Tugas
Tentukan apakah tiap pernyataan berikut sesuai dengan kutipan berita tentang kerusuhan di Malioboro di bawah ini. Jawab ya atau tidak untuk setiap pernyataan, disertai kata-kata penentu dari kutipan itu yang dikutip persis. 1. Sogi Wartono adalah Ketua PKL Handayani. 2. Aksi unjuk rasa dipusatkan di Gedung DPRD DIY. 3. Aksi unjuk rasa itu terjadi pada hari Jumat, 9 Oktober 2020.

Kutipan
Yogyakarta - Para pedagang kaki lima (PKL) di Jalan Malioboro Kota Yogyakarta menjadi saksi mata kerusuhan yang terjadi saat aksi demo rusuh penolakan Undang-Undang Cipta Kerja yang dipusatkan di Gedung DPRD DIY, Kamis, 8 Oktober 2020. Bahkan, aksi unjuk rasa yang diwarnai perusakan fasilitas umum dan terbakarnya sebuah restoran di salah satu tujuan favorit wisatawan tersebut diibaratkan seperti dalam suasana peperangan.
“Kemarin itu bukan demonstrasi, tapi sudah seperti perang,” tutur Sogi Wartono, Ketua PKL Handayani yang merupakan salah satu paguyuban PKL di Jalan Malioboro Yogyakarta, Jumat, 9 Oktober 2020.
Apa yang diutarakan Sogi beralasan. Sebab, suasana ketika demontrasi memang sangat chaos. Dia menyaksikan sendiri bagaimana piring-piring, mangkok, gelas dan kursi-kursi tempat dia berdagang beterbangan dilempar sejumlah massa ke arah petugas keamanan.
Kemarin itu bukan demonstrasi, tapi sudah seperti perang.

Data Hasil Ekstraksi
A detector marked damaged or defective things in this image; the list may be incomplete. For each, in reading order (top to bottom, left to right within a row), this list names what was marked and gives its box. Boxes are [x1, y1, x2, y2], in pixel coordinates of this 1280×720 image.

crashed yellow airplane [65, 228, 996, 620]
--
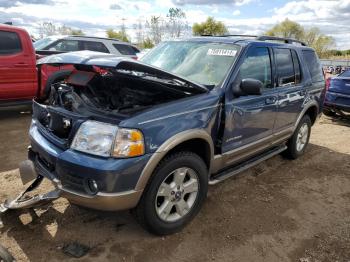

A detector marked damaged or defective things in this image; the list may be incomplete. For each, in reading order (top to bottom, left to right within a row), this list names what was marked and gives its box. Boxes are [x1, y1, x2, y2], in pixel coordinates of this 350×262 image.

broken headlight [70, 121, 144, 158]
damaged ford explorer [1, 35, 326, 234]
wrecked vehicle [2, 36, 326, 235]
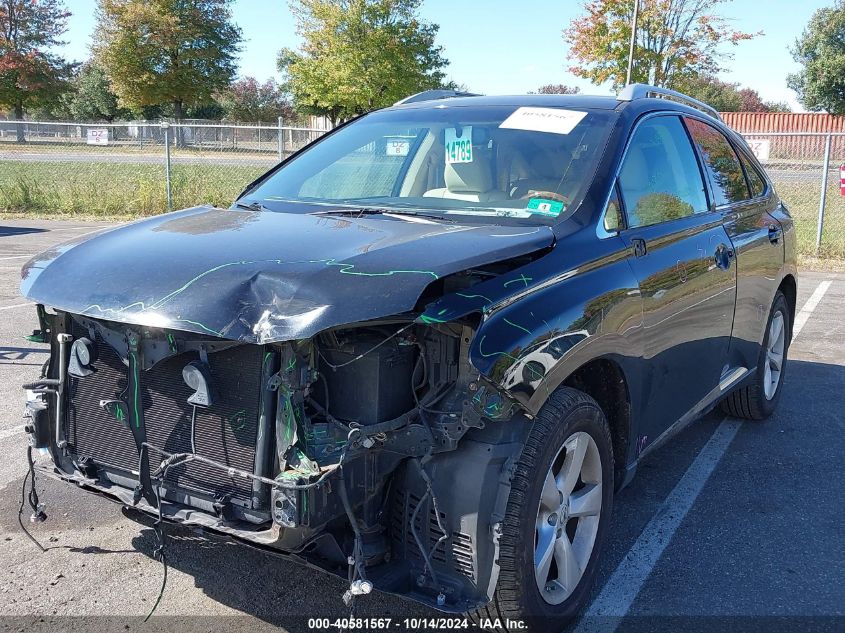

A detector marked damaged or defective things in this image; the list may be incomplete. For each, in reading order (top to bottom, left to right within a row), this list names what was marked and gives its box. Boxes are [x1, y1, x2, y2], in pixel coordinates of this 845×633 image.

Jawaban
1. Ya: "Sogi Wartono, Ketua PKL Handayani"
2. Ya: "dipusatkan di Gedung DPRD DIY"
3. Tidak: "Kamis, 8 Oktober 2020"